## RECORD EXTRACTS
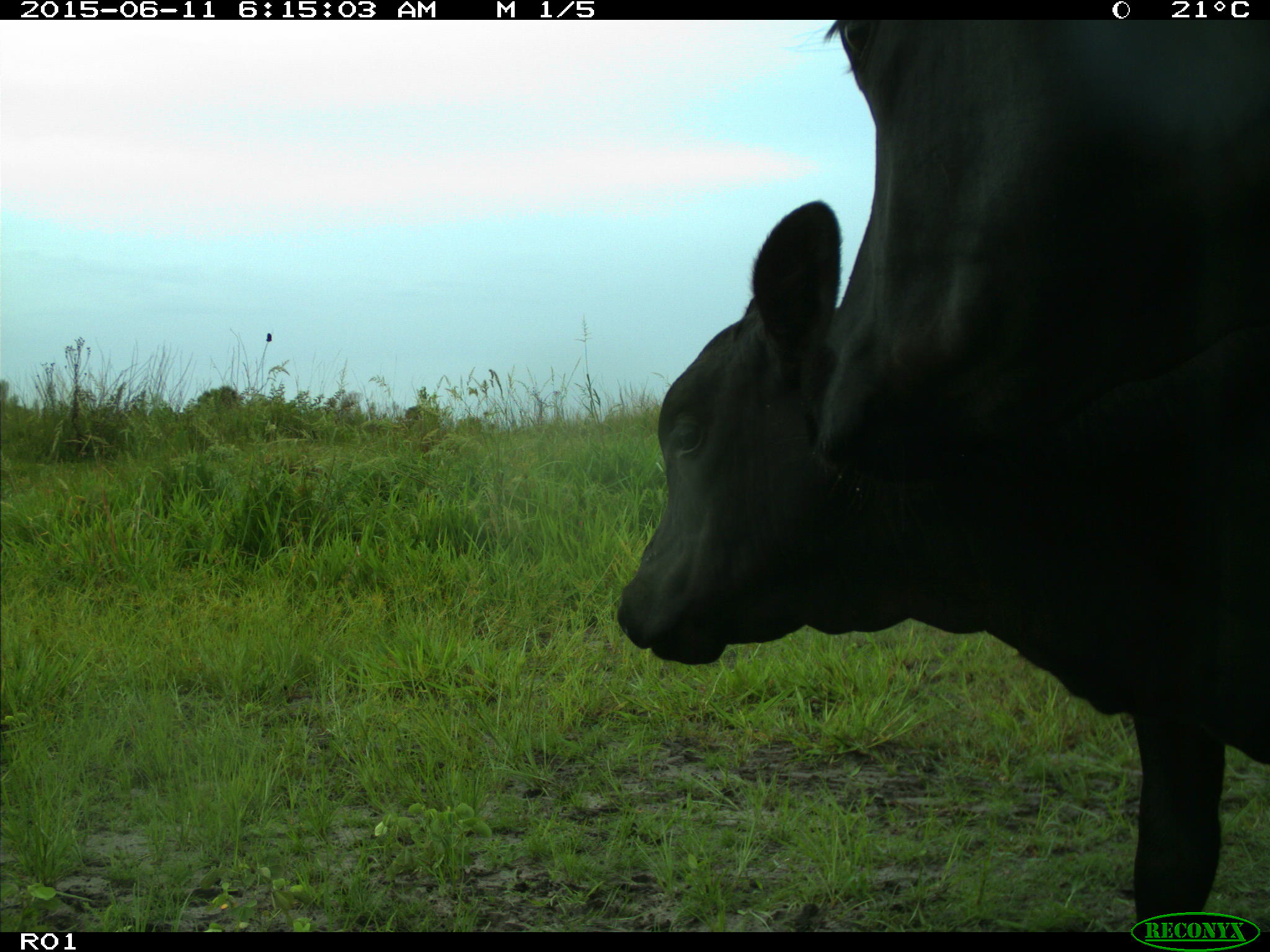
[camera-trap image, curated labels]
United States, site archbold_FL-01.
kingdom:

==

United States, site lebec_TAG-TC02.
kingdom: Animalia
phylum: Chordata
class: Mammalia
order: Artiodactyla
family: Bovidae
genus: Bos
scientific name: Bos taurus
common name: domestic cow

--

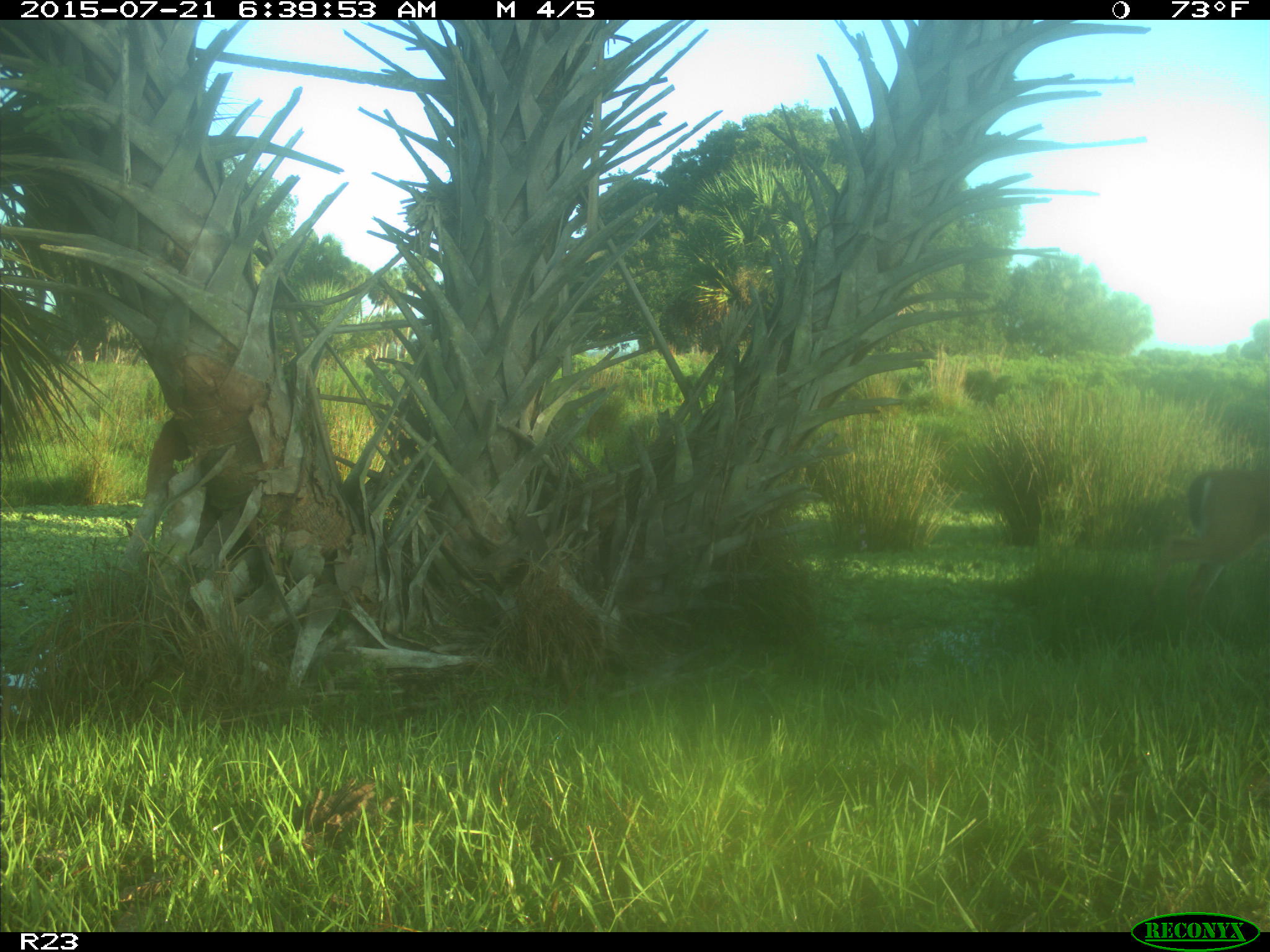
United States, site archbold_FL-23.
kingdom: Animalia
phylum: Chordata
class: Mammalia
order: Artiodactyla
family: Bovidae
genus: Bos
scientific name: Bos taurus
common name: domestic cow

## TASK REQUIREMENTS
Across the data, find each line that has "States" in it and copy that line.

## TASK OUTPUT
United States, site archbold_FL-01.
United States, site lebec_TAG-TC02.
United States, site archbold_FL-23.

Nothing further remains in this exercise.